Les responsables sont unanimes : On va demander à Marco de venir assurer l'harmonisation et l'accord, avant le premier concert. Mais, bien sûr, les conséquences sont lourdes : Il s'agit de ressortir les tuyaux d'orgue par rangées entières, pour accommoder l'arrivée du vent, commençant par la dernière rangée. Ici un aimant ne réagit pas, là, il manque un feutre. A un autre endroit, il y a deux tuyaux qui chantent à la fois, au lieu d'un seul...

Finalement, jeu par jeu est mis en chantier et accordé. Bien sûr, la paroisse n'abandonne pas son facteur d'orgue.
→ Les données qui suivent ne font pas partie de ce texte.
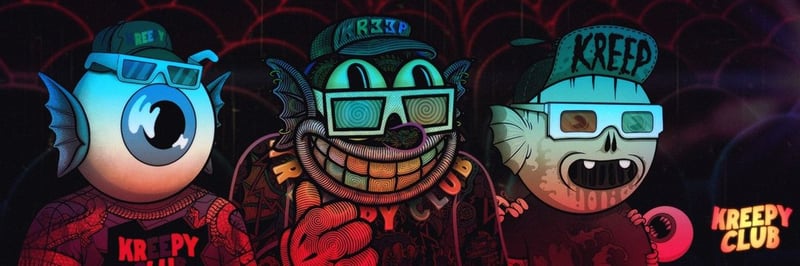 Kreepy Club banner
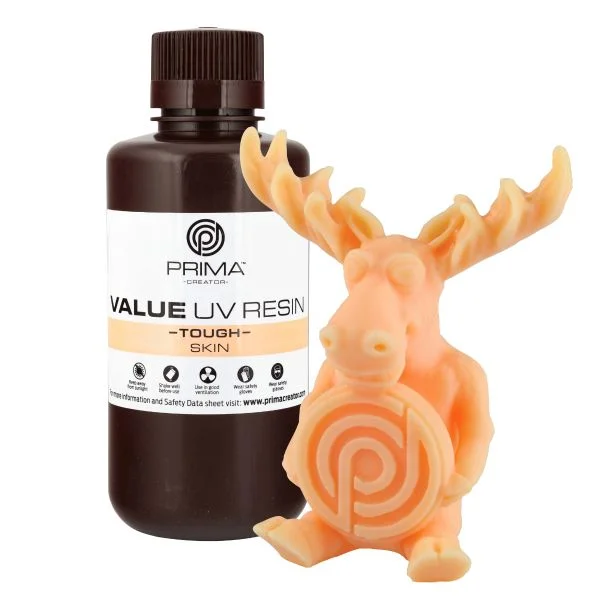Primacreator Value Tough Uv Resin (abs Like) 500 ml Skin PV-RT-B405-0500-SK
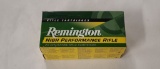 20rds Remington 222Rem 50gr PSP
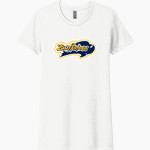 Elm Creek Buffaloes <span class="pdp-name-mascot">Elm Creek Buffaloes</span> Next Level Women's CVC Tee Front Thumbnail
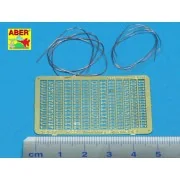 Mini hinges (workable) - Aber Models R-22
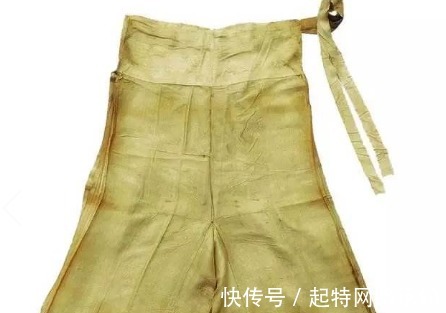 合裆裤|上身肚兜护体,古代女子穿什么来守护下身,废弃后竟还要集中销毁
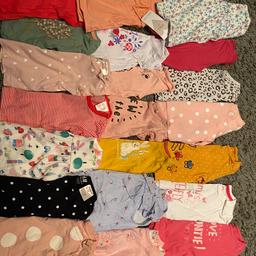 HUGE clothing bundle

Ages newborn up to 12-18 months.

Leggings
Tops
T-shirt’s
Jumpers
Cardigans
Jackets
Pram shoes
Bibs
Hats
Skirt
Dresses
Vest
Sleepsuits
Rompers.

Only a few photos attached. Can send over the whole images of the bundles if you’d like to see more.

Newborn
Up to 1 month
0-3 months
6-9months
9-12 months
12-18 months.

MAKE ME OFFERS. 

Some stuff is new and some is hardly warn. All I’m good condition.
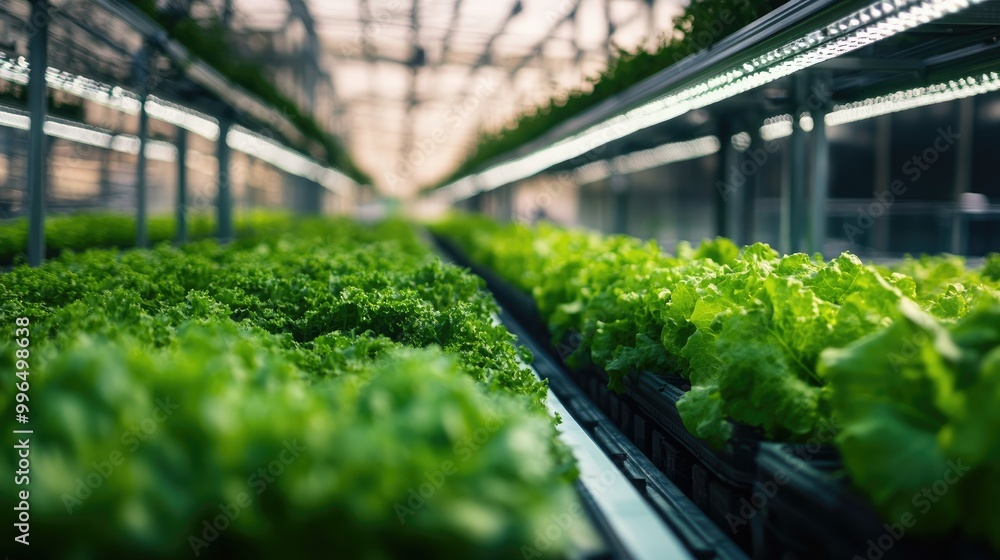 Innovative indoor farming utilizing sustainable technology highlighting ecological practices and the concept of renewable energy Innovative indoor farming utilizing sustainable technology highlighting ecological practices and the concept of renewable energy
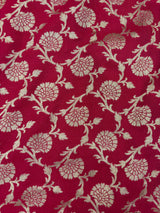 Handwoven Munga Silk Banarasi Saree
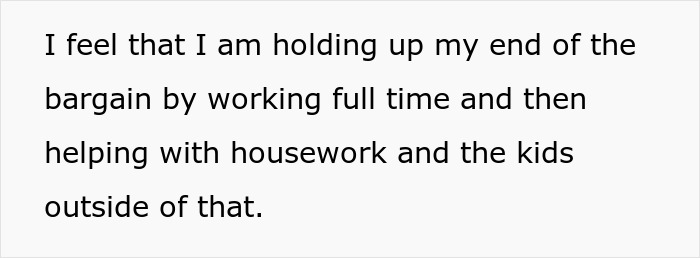 Working Dad Juggles Job, Kids And Chores, Fed Up With SAHM Wife Insisting He Should Do Even More Working Dad Juggles Job, Kids And Chores, Fed Up With SAHM Wife Insisting He Should Do Even More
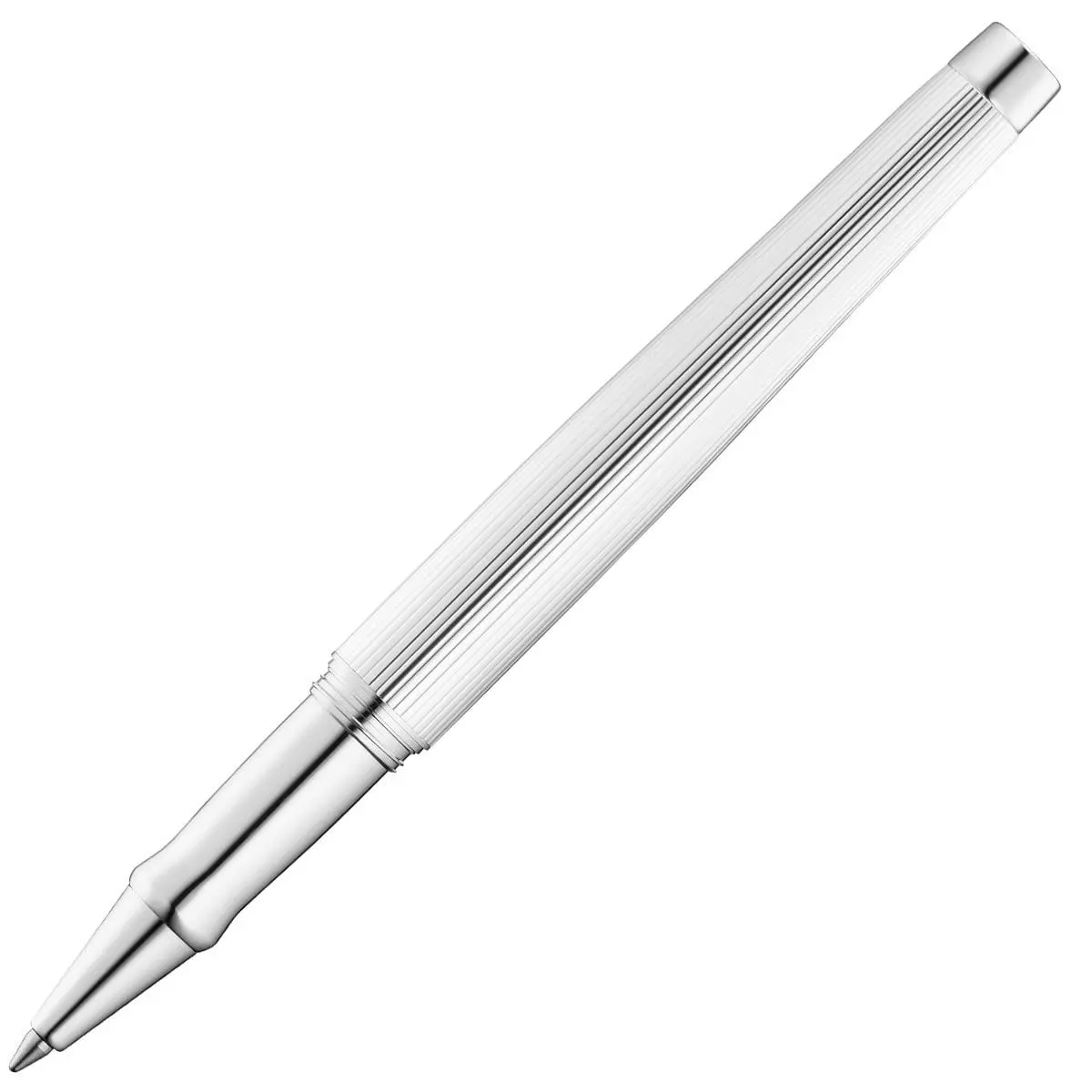 Waldmann, Tintenroller Tango, Linien, Silber 2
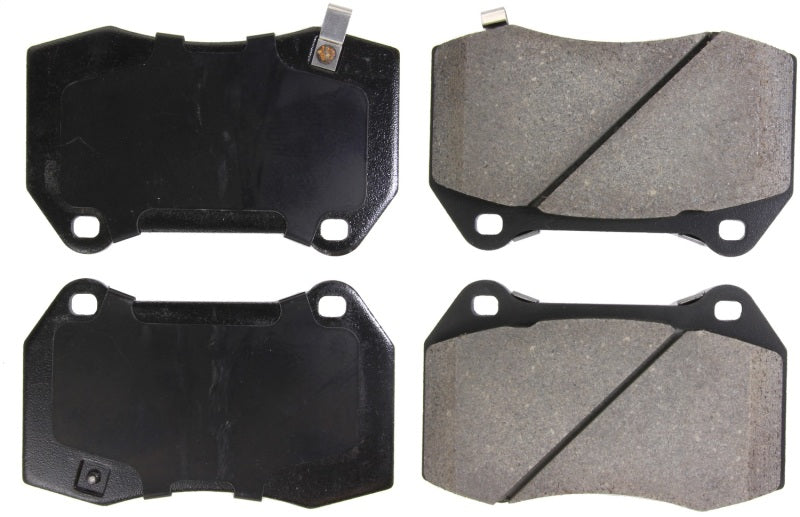 STOPTECH PERFORMANCE 02-07 350Z/G35 W/ BREMBO FRONT BRAKE PADS, 309.09600 - eliteracefab.com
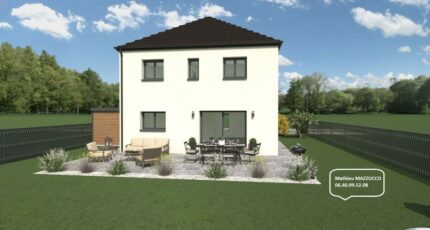 Râches Maison neuve - 2433480-10261modele72026020544ATi.jpeg Maisons France Confort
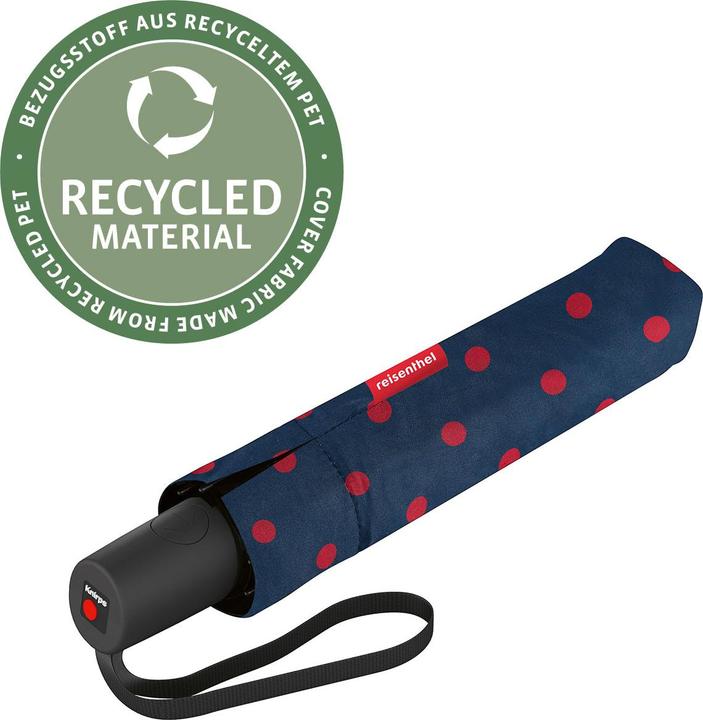 Immagine prodotto reisenthel Ombrello Pocket Duomatic Firma mista punti rossi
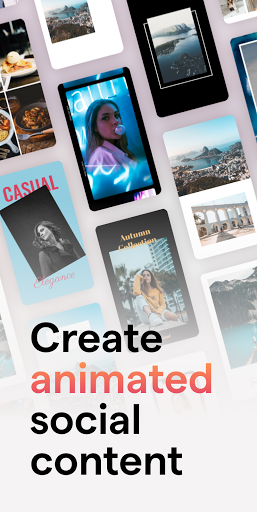 mojo - Create animated Stories for Instagram screenshots 1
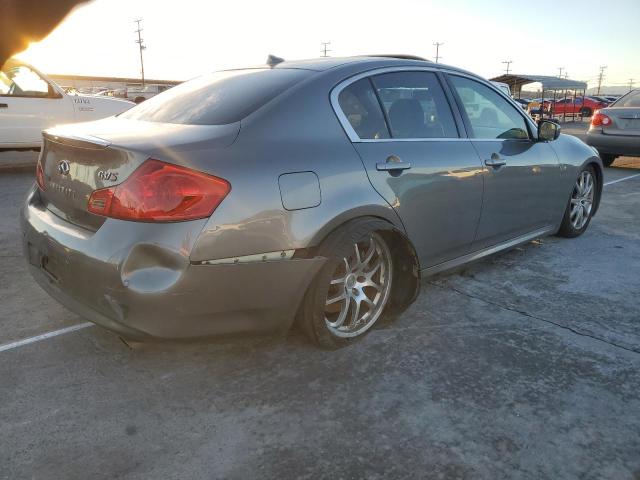 JN1CV6AP5CM623059 - 2012 INFINITI G37 BASE GRAY photo 3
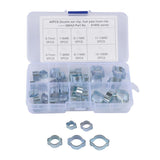 Max Maxb Double Ear Clamps O Clips Mikalor Water Fuel Air Hose Assortment Box x40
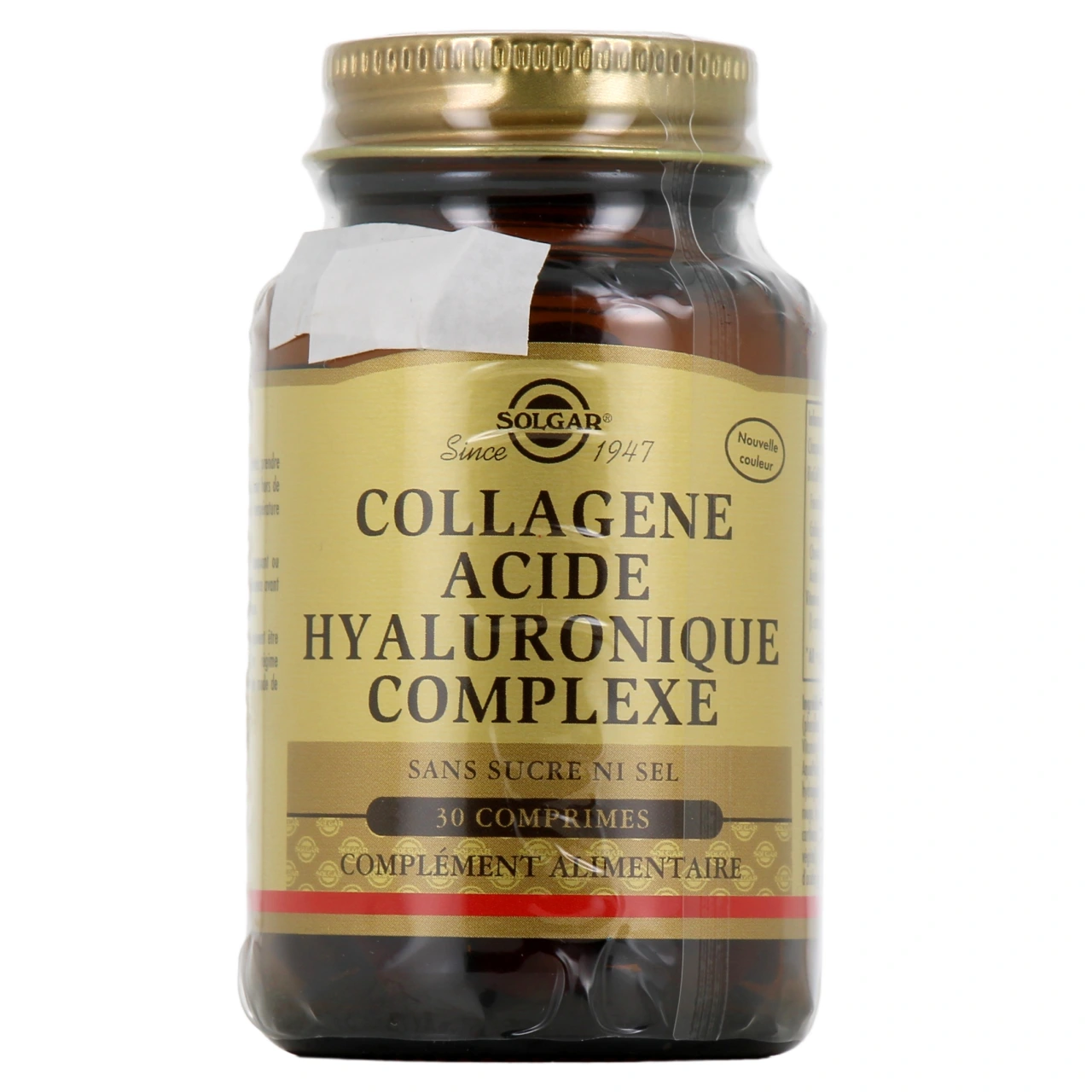 Solgar Collagène Acide Hyaluronique Complexe - Vue 2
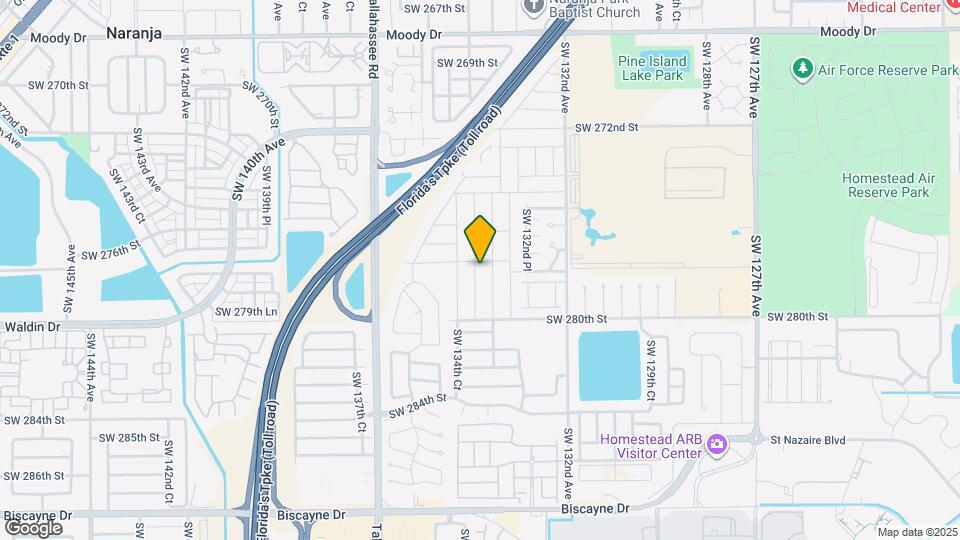 27775 SW 133rd Path Map and Location Details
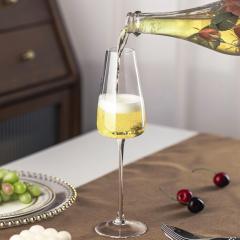 Stemmed Crystal Champagne Flute – 270ml / 9oz | CnGlass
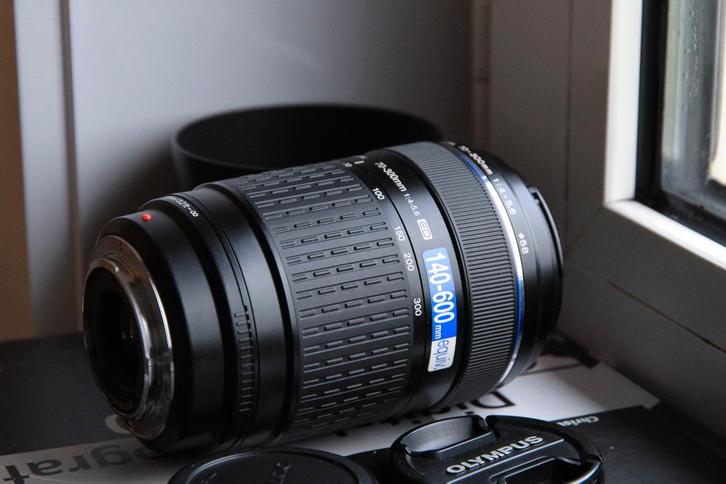 Olympus 70-300mm f4-5.6 telelens, Audio, Tv en Foto, Fotografie | Lenzen en Objectieven, Zo goed als nieuw, Telelens, Zoom, Ophalen of Verzenden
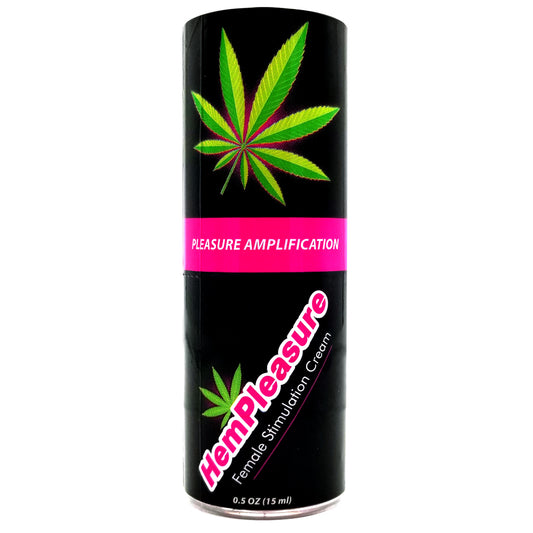 Hempleasure For Women .5 oz. Bottle | 679359001237 | Available at EroticWarehouse.com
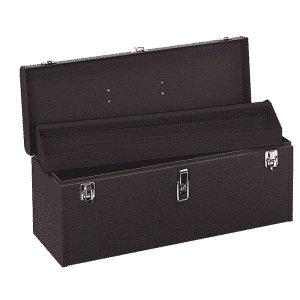 24.13'' - Brown K24 Professional Flat Top Tool Box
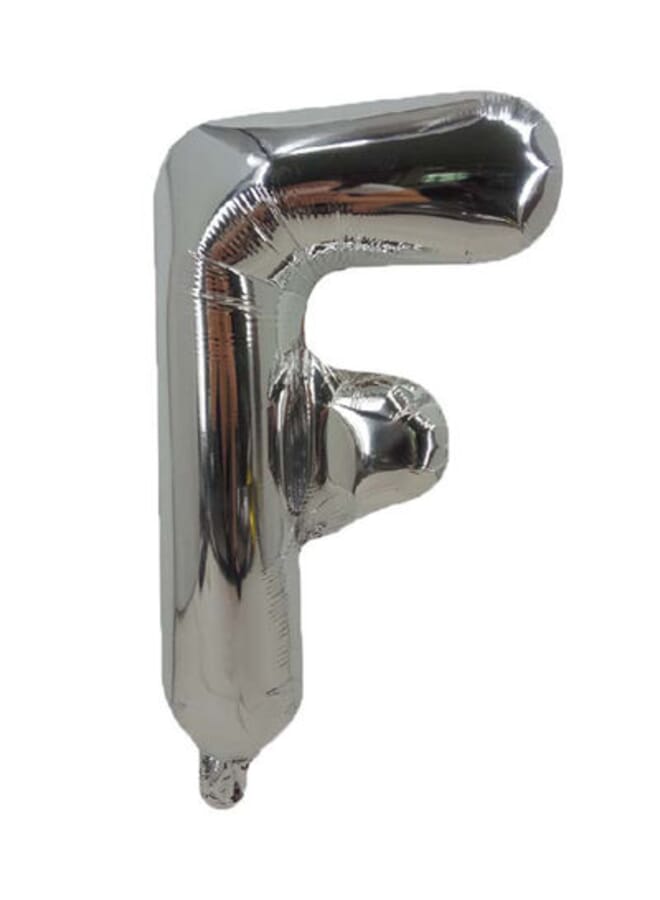 بارتي تايم 16 بالون فويل F فضي - Image 1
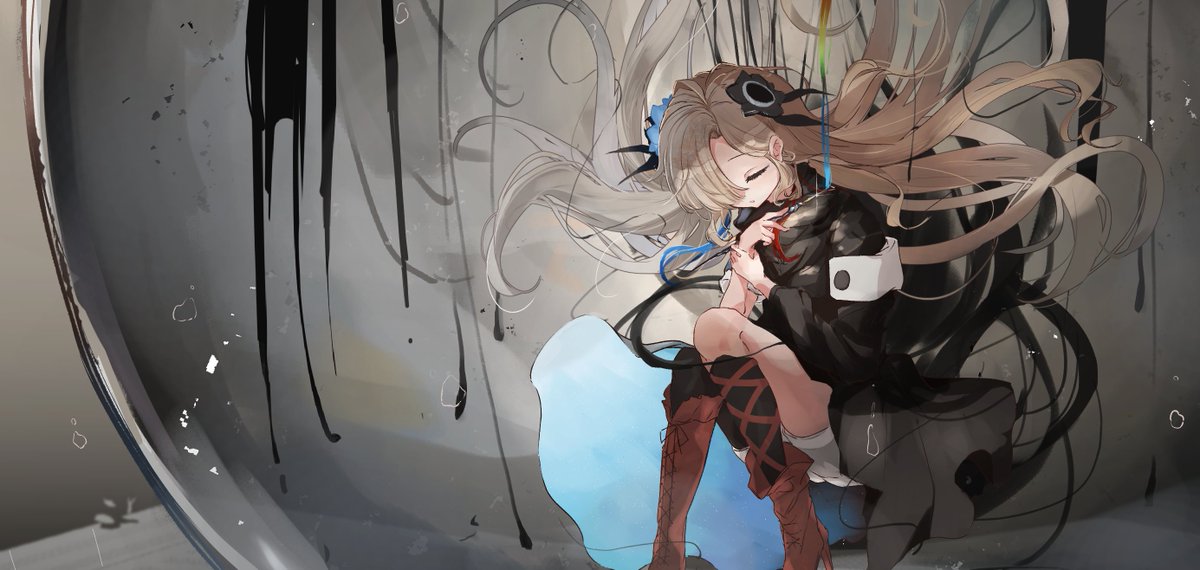 溶けて交ざり合う色のなか

#ヰ世界情緒美術部 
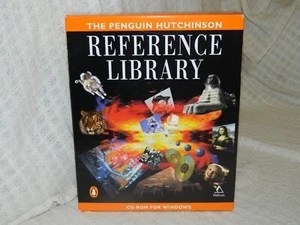 The Penguin Hutchinson Reference Library for PC OPEN BOX SEALED DISC - Picture 1 of 10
Marco a tous les jours les collaborateurs voulus. Le café coule à flots. On l'héberge, on l'invite à dîner. Les clients et les main-d'oeuvres deviennent des amis, des frères. Tous sont à ses côtés, jusqu'au dernier jour – et à la dernière nuit. Car, le dernier jeu pose tant de problèmes que l'aurore s'annonce au moment où Marco ferme sa trousse à outils pour renter chez lui. Mais l'orgue fonctionne. Et chante ! Magistralement ! Et tout le monde est au comble de la joie !

Le concert d'inauguration a eu lieu à Pentecôte 1998, presque au jour le jour un an après le début de l'opération. Il y avait un monde fou - et enthousiasmé - non seulement du Pont d'Arc, mais aussi de Glarus – et de Wängi. Et c'étaient surtout ces derniers qui étaient étonnés du chant magistral de l'ancien orgue de Wängi...

Un second grand concert d'inauguration eut lieu le 12 juillet 1998. Et depuis, l'instrument n'arrête pas de chanter sous son titulaire Jean-Marc, toujours entretenu par Marco qui passe de temps en temps pour revoir ses amis et les orgues du Pont d'Arc.

Postscriptum: Hélàs, le premier titulaire de l'orgue de Vallon est parti " à l'étage supérieur ". Mais l'instrument continue à chanter - sous d'autres organistes. Depuis deuxans déjà, " l'organiste titulaire " est Mireille Bésuchet de Labastide. Malgré son âge, elle est tombée amoureuse de l'instrument - dont elle a bien découvert la plupart de ses secrets... En 2019, c'est toujours Marco Venegoni qui assure l'entretien musical (en même temps que celui de l'orgue de Lagorce), et l'entretien mécanique est toujours assuré par moi.